• **TASKS AND EXERCISES**:
a - In the blog post on New England's creative economy, explain in one to three sentences why, according to John Williams, public investment in the arts pays off beyond its immediate economic return.
b - Carry the blog post on New England's creative economy forward from where it stops.

• **TEXT BLOCK**:
• • • • •
Monday, June 6, 2011

Creative Economy: 13 Years of Avoiding Whiney Things


A couple of weeks ago, before all the brouhaha hit the Kansas Arts Commission, I attended the Creative Communities Exchange at MassMOCA in North Adams, MA. What a difference a 13 years makes!  Hosted by the New England Foundation for the Arts (NEFA) and Berkshire Creative, it was a two-day celebration of New England’s creative economy in a location that has become synonymous with the term.

In the summer of 1998 at Tanglewood, then-Boston Pops Music Director John Williams gave a talk to about 70 arts and business leaders from around New England.  The arts community had been through a major national crisis a few years earlier, the result of the Sen. Helms-inspired, Speaker Newt Gingrich-led Congressional effort to eliminate the National Endowment for the Arts.   John Williams presented a concept that had for a few years been gaining traction in Europe.  There was a new force at work in our communities,  one that most people were familiar with, but that was difficult to define and measure by most economic theorists and policy analysts.

Williams called it the “Creative Economy.”  To paraphrase his words, he said, the Creative Economy was what happens to a place when the arts are encouraged to thrive.  Not only is there an immediate and measurable economic benefit when public dollars are invested in the arts, but there is a far more lasting, though less easy to measure, improvement in the quality of life in a place.  People living in a creative community tend to care more about the aesthetics of their built spaces.  They care more about the quality of their schools.  They care more about the degree to which school-children are engaged in school and civic life.  They tend to trust the social contract that is implicit in the relationship between taxation and social services.  They tend to shop locally and support their own community’s efforts at revitalization.
• • • • •
• **DATA**:
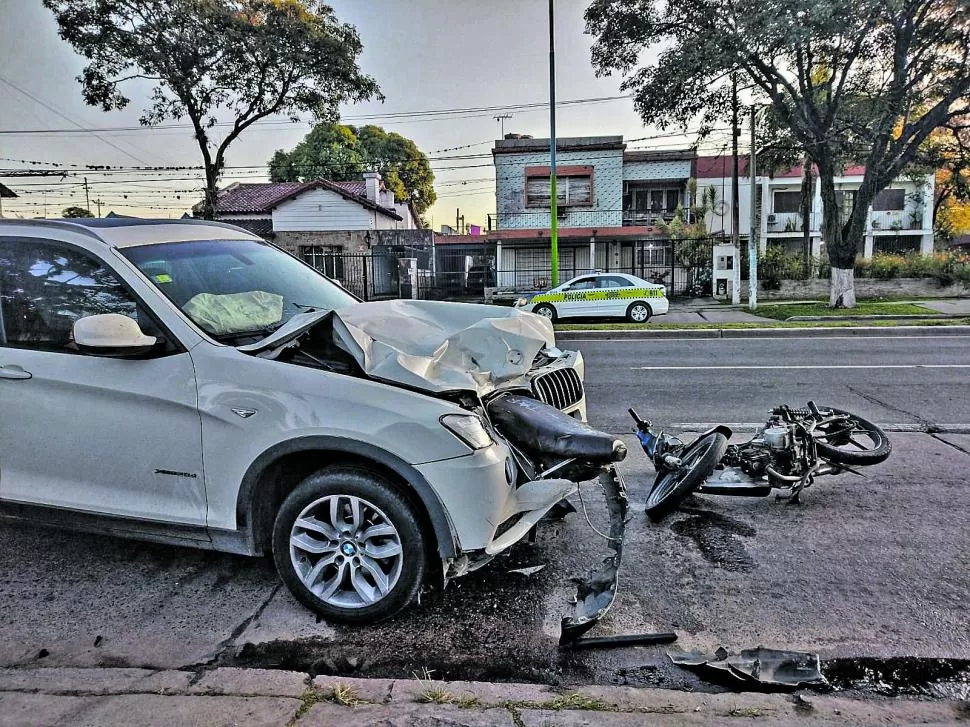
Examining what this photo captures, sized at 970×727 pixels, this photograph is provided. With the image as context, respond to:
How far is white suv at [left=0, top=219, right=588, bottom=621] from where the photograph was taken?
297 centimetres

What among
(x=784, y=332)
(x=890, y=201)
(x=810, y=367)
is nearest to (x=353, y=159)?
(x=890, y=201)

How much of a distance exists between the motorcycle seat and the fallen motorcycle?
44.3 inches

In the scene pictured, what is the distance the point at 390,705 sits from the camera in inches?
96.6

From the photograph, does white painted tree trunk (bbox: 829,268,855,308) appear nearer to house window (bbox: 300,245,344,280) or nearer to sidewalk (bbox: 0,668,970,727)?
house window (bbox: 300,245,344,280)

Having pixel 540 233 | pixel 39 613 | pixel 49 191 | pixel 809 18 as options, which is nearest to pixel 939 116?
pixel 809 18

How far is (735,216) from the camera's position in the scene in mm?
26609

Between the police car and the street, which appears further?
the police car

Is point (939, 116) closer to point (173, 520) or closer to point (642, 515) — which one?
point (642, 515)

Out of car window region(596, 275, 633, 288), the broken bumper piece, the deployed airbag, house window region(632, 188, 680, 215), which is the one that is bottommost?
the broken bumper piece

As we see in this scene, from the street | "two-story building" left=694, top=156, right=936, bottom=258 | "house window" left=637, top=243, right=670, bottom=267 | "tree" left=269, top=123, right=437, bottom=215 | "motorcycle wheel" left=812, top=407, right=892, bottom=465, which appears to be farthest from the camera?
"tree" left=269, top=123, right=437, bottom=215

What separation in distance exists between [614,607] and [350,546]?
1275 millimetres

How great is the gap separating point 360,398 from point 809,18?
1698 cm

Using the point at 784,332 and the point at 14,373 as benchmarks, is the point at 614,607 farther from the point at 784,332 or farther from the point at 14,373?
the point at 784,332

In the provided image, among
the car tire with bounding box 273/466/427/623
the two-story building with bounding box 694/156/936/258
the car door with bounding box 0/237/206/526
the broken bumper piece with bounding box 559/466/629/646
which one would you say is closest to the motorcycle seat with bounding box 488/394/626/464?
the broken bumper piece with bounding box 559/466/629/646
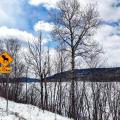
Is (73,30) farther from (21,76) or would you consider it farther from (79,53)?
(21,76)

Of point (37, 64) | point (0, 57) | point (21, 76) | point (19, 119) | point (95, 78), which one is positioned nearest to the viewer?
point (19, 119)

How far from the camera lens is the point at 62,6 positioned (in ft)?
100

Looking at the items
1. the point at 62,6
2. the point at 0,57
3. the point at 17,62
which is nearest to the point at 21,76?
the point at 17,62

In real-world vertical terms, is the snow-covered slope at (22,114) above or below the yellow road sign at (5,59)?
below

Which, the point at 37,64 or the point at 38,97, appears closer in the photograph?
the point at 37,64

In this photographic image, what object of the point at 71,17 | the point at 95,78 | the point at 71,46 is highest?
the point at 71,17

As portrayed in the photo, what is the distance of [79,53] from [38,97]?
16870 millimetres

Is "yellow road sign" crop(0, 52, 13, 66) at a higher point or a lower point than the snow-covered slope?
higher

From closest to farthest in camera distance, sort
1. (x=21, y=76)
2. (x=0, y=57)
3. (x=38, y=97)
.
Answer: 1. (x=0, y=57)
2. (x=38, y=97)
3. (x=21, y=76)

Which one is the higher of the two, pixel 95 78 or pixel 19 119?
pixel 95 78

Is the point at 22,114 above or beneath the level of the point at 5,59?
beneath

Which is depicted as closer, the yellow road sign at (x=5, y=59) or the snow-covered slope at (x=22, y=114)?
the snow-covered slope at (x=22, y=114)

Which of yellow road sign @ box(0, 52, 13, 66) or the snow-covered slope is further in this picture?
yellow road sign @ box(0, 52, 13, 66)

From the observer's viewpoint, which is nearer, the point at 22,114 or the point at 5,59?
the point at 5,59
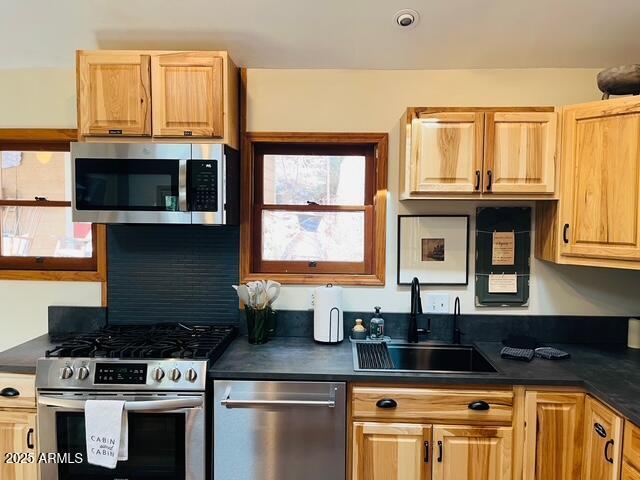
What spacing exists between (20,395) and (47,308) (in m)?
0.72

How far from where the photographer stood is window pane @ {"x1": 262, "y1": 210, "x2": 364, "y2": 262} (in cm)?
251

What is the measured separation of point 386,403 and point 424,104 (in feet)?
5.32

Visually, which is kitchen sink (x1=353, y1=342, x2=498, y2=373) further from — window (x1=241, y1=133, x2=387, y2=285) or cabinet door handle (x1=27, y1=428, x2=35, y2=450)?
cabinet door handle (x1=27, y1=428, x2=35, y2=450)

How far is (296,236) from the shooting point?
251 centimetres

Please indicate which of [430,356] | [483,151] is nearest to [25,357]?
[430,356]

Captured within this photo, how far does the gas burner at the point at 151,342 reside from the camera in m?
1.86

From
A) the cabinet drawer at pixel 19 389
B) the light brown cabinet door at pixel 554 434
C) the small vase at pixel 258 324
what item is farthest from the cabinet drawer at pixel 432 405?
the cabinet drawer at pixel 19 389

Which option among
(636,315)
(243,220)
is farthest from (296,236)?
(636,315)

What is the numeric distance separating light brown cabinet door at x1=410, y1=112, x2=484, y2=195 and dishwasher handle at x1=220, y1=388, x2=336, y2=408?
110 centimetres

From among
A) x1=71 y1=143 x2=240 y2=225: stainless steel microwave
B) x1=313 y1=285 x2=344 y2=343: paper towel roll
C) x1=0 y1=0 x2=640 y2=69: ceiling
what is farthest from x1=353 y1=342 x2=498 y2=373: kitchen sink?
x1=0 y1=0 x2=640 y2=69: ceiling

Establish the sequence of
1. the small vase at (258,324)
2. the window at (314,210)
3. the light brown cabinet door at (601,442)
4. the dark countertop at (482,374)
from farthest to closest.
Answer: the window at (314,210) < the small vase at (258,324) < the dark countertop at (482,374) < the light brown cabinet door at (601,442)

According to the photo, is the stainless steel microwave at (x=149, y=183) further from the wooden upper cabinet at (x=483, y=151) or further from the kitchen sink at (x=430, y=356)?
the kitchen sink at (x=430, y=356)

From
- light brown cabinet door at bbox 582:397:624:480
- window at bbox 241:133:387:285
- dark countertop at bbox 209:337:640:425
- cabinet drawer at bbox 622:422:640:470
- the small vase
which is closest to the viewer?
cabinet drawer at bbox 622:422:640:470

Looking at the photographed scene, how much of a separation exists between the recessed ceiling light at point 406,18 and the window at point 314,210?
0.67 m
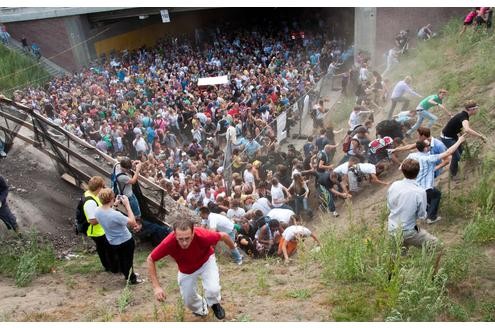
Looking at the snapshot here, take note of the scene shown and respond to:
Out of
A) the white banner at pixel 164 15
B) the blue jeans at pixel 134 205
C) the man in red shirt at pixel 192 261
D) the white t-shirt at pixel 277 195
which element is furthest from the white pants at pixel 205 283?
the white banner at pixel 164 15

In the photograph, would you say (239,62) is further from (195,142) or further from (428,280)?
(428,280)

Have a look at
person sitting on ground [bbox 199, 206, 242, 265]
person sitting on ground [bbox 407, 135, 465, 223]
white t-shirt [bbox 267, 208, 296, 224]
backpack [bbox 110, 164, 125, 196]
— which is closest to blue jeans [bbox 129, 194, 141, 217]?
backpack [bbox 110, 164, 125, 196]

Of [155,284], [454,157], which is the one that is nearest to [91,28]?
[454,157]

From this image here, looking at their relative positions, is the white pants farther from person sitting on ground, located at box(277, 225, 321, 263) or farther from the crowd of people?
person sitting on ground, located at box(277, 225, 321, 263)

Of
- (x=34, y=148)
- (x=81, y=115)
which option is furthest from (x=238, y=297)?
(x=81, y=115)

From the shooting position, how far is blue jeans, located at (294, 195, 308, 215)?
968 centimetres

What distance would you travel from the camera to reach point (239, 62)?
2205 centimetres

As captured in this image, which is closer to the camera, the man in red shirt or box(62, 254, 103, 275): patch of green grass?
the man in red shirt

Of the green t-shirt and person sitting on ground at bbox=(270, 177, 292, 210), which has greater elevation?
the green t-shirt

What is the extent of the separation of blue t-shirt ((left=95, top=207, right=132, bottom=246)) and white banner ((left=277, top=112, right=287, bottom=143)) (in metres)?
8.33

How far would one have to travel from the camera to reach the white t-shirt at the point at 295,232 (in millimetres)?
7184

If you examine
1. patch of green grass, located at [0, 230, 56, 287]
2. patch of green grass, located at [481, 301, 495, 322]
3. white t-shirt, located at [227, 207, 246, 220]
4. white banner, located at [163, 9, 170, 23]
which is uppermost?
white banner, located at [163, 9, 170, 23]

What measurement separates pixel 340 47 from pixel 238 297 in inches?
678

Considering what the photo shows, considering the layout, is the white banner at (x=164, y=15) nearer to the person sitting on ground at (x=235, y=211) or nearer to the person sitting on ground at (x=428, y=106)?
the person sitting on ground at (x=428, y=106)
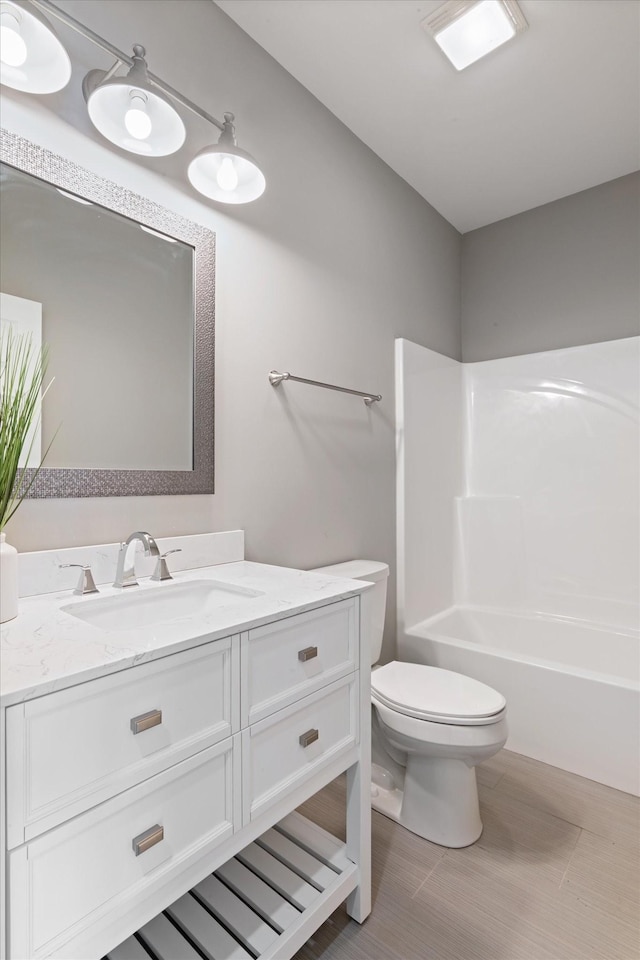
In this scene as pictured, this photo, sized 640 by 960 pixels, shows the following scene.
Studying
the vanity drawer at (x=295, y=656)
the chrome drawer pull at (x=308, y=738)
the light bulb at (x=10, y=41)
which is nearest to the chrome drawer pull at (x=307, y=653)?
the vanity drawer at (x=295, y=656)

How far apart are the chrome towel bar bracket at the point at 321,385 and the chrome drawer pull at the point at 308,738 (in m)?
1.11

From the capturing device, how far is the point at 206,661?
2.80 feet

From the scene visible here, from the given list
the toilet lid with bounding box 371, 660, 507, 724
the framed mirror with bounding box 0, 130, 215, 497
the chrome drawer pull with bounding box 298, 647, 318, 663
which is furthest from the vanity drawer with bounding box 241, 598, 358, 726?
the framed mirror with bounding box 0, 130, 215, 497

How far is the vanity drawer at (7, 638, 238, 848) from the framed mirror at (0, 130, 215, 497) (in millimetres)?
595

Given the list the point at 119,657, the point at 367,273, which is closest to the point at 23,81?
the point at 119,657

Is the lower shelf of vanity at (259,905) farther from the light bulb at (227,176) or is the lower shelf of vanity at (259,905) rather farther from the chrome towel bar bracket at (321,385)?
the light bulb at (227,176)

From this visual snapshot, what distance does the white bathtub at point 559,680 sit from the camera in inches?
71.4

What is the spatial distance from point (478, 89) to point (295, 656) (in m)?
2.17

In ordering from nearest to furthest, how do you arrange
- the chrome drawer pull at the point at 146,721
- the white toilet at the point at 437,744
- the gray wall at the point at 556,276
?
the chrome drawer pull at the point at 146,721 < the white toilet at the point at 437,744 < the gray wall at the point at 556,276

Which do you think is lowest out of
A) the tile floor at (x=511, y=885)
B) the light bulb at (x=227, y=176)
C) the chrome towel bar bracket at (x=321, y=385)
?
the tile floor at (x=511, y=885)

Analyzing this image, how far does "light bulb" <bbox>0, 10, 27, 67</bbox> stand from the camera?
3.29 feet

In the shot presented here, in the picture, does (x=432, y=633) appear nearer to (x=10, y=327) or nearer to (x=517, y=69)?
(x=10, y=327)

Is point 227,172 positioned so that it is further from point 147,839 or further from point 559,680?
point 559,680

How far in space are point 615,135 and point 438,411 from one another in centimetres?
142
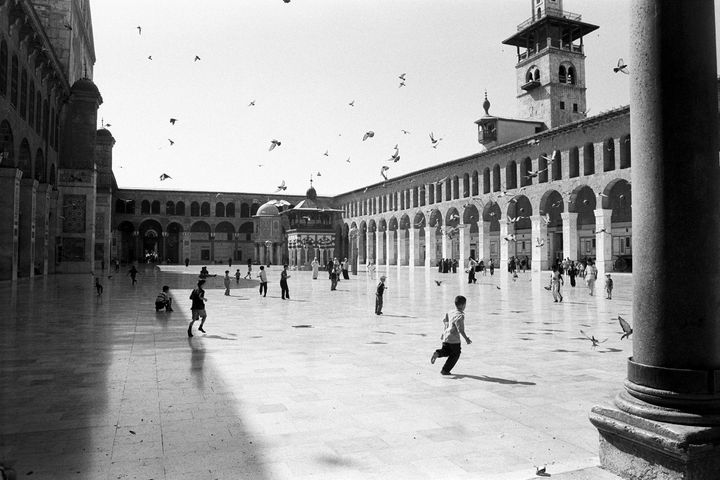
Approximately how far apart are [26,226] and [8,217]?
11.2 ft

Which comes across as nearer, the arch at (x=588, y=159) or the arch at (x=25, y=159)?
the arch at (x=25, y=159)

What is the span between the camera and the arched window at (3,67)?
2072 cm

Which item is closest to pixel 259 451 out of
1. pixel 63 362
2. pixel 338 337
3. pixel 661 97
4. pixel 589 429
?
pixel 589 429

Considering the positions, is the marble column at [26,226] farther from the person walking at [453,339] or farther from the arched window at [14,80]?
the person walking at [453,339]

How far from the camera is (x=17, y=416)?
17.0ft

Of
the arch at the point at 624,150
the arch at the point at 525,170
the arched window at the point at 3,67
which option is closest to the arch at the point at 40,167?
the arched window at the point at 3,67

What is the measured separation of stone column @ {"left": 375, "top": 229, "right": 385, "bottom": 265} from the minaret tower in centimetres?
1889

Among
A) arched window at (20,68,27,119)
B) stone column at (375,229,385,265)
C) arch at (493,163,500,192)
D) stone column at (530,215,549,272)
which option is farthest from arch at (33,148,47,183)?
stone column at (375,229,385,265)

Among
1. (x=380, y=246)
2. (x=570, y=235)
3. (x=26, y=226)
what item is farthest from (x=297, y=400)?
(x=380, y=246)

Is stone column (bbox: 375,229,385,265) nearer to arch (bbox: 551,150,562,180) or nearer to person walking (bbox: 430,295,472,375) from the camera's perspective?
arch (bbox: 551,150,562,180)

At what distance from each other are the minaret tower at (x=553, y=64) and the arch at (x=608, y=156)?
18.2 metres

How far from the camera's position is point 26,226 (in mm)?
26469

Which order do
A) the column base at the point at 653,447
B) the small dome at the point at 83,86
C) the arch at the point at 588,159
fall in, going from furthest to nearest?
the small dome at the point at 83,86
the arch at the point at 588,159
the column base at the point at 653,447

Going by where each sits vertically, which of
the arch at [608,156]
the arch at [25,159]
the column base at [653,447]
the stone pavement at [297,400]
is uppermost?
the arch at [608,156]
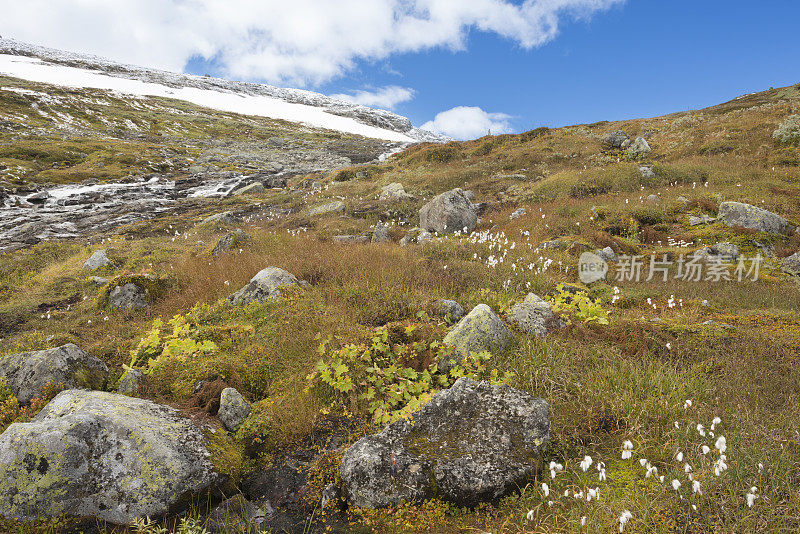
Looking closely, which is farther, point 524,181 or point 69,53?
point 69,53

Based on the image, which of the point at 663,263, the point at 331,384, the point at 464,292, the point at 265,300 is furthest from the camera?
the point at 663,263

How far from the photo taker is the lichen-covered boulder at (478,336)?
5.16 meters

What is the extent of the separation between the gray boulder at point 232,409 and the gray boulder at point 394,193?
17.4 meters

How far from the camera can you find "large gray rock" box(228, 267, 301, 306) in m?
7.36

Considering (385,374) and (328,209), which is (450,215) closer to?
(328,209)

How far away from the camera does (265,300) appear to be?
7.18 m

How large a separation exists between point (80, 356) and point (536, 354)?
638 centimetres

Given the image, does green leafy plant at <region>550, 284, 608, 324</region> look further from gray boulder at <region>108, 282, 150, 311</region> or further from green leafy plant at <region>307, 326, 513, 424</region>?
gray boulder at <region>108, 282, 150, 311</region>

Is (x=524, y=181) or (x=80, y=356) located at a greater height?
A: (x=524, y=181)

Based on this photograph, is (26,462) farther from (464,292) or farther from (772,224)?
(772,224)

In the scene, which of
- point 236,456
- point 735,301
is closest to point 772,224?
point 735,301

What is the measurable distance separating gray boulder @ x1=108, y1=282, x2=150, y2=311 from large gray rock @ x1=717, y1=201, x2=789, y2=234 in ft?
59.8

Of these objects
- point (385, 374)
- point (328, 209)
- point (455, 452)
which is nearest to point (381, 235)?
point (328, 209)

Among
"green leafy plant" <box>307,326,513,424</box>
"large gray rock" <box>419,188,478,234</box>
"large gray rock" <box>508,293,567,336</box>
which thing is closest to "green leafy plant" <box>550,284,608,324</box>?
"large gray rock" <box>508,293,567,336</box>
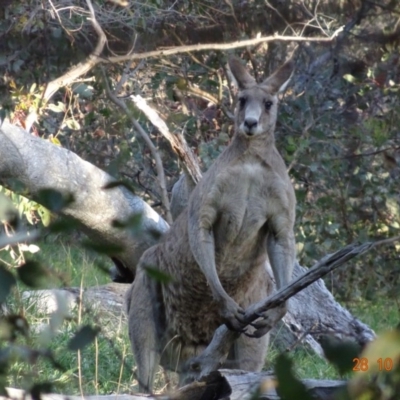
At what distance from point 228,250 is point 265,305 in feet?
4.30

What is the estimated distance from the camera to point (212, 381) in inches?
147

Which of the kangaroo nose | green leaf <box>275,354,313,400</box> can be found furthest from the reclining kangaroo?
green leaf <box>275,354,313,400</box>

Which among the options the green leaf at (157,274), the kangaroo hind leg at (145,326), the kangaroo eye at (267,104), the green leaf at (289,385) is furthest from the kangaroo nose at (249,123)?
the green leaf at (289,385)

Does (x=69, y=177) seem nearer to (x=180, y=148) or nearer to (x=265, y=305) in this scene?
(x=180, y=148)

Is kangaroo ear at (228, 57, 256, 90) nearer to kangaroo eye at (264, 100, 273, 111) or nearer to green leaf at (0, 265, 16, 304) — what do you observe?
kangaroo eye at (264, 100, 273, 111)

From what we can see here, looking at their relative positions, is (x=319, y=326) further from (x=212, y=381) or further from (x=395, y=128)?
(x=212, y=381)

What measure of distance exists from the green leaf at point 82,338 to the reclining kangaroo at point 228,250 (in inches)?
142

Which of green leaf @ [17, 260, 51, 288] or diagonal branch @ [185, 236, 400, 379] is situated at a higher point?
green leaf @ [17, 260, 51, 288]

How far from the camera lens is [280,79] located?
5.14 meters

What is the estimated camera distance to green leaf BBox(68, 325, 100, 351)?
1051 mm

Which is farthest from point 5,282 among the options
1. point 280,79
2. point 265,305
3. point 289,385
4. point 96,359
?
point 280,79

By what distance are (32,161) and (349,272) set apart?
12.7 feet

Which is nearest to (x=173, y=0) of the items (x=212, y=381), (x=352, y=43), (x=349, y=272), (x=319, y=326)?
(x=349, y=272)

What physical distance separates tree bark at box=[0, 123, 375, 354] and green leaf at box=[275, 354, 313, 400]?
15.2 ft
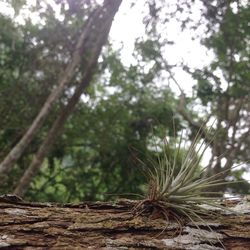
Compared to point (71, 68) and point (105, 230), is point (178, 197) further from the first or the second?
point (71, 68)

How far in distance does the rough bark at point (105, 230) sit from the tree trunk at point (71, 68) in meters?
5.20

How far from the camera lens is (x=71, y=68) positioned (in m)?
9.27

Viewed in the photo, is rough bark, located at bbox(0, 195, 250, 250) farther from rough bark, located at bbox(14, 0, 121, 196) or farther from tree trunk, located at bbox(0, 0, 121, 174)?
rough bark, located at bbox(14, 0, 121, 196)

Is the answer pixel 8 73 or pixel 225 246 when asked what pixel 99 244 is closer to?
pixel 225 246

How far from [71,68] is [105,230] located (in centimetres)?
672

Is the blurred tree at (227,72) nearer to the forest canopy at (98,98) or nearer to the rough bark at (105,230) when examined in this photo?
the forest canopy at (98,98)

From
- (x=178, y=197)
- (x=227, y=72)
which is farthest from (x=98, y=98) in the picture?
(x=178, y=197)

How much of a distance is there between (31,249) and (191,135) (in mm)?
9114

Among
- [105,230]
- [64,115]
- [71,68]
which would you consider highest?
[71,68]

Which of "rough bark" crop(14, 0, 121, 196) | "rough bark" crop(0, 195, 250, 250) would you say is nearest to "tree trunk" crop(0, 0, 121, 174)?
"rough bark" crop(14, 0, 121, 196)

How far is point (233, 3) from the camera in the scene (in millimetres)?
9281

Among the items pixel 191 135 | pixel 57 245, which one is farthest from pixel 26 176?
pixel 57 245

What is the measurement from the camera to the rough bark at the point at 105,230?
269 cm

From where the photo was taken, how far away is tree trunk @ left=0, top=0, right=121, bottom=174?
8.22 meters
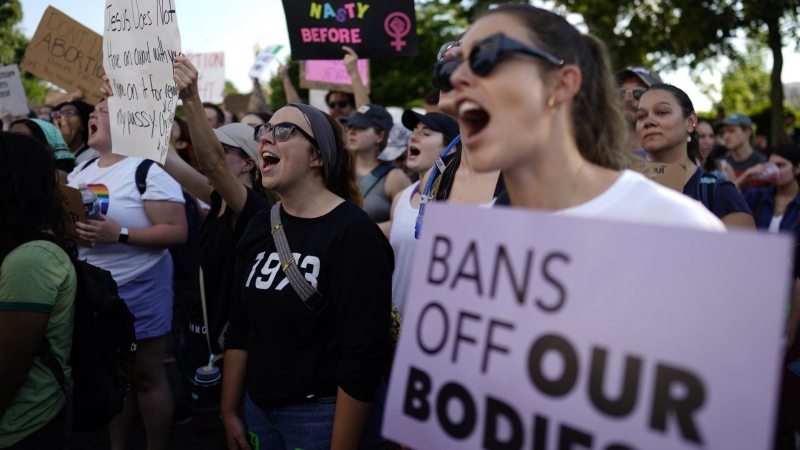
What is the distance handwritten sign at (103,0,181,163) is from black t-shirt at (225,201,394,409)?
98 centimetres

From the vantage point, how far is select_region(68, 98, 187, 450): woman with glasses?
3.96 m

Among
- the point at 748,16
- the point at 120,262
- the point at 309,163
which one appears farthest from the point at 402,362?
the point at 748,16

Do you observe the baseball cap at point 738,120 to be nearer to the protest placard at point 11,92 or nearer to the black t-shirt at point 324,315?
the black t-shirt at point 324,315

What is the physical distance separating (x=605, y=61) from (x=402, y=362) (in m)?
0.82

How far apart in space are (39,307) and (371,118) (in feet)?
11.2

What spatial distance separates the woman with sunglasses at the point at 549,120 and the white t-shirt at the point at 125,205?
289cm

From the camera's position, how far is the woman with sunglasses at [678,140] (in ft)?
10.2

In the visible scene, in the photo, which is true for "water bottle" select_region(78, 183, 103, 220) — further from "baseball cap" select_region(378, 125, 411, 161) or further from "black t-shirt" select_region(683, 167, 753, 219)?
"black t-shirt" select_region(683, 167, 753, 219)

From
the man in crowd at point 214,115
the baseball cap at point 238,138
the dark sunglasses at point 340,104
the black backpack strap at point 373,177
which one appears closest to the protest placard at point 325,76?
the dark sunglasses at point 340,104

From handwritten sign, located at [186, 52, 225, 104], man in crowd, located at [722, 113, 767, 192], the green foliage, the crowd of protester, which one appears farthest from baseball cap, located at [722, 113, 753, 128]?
• • • • •
• **ANSWER LIST**:
a - Williams said that arts investment also brings a lasting, though harder to measure, improvement in a place's quality of life. People in a creative community tend to care more about the look of their built spaces, the quality of their schools, and how engaged schoolchildren are in school and civic life. They also tend to trust the social contract between taxation and social services, shop locally, and support their community's revitalization efforts.

b -
At the time, the Berkshires had ridden out the economic downturns of the mid-1980s and early 1990s fairly well and, with the notable exception of Pittsfield (the county seat), had little difficulty with its recovery.  Why?  Because the significant presence of the arts throughout the length and breadth of the county was attracting visitors, wealthy second home-owners, and—most tellingly—entrepreneurs who, with a modem and a keyboard, could build their start-up from anywhere in the country so why NOT start up in the Berkshires?  From Great Barrington to Williamstown, from West Stockbridge to Otis, Berkshire County boasted nearly the same number of arts organizations in all of Vermont, and some of them were among the most prestigious organizations of their kind in the world. Collectively, they were an economic developer’s dream.

Today, 13 years later, even Pittsfield has joined its sister communities in Berkshire County and is, as a result of its mayor's eight-year commitment to investing in the arts, well on the road to recovery.

It was necessary, Maestro Williams concluded, for business and industry in New England, to understand the relationships that exist between and among all the sectors (public, private, and nonprofit) to support the Creative Economy as it grows and develops throughout the region.   Over the years different states, and even different regions within states, developed their own particular “brand” of Creative Economy. 

In Vermont, for example, most people think of the Creative Economy in terms of value-added agricultural food-products that are intimately connected to Vermont’s identity as a rural, slow-foods-oriented area.  In Boston and Providence, the Creative Economy is more closely identified with the technology industries—particularly in the areas of medical and entertainment services. 

Higher education was increasingly recognized for its role in shaping the 21st century workforce, and it, in turn, began to sound the alarm to policy-makers about the our K-12 school system and its inability to prepare our children for those demands.

In all, a lot of great work has occurred in the 13 years since the term took root in New England’s fertile soil.  Two are worth mentioning.

First is MassMOCA itself.  We visited the newly-reopened converted mill in North Adams 13 years ago and while the museum was magnificent, the town of North Adams itself hadn’t quite caught up to the changes that were happening.  Now, it is safe to say, North Adams has made serious headway.  There were at least four restaurants between the Holiday Inn and the museum itself about 2 blocks away, and numerous galleries, studios, and small businesses dotting the downtown as well as a new (or apparently revitalized) Massachusetts College of Liberal Arts.  The art at Mass MOCA was amazing (as usual) but it was no more amazing, from my perspective, than the town itself.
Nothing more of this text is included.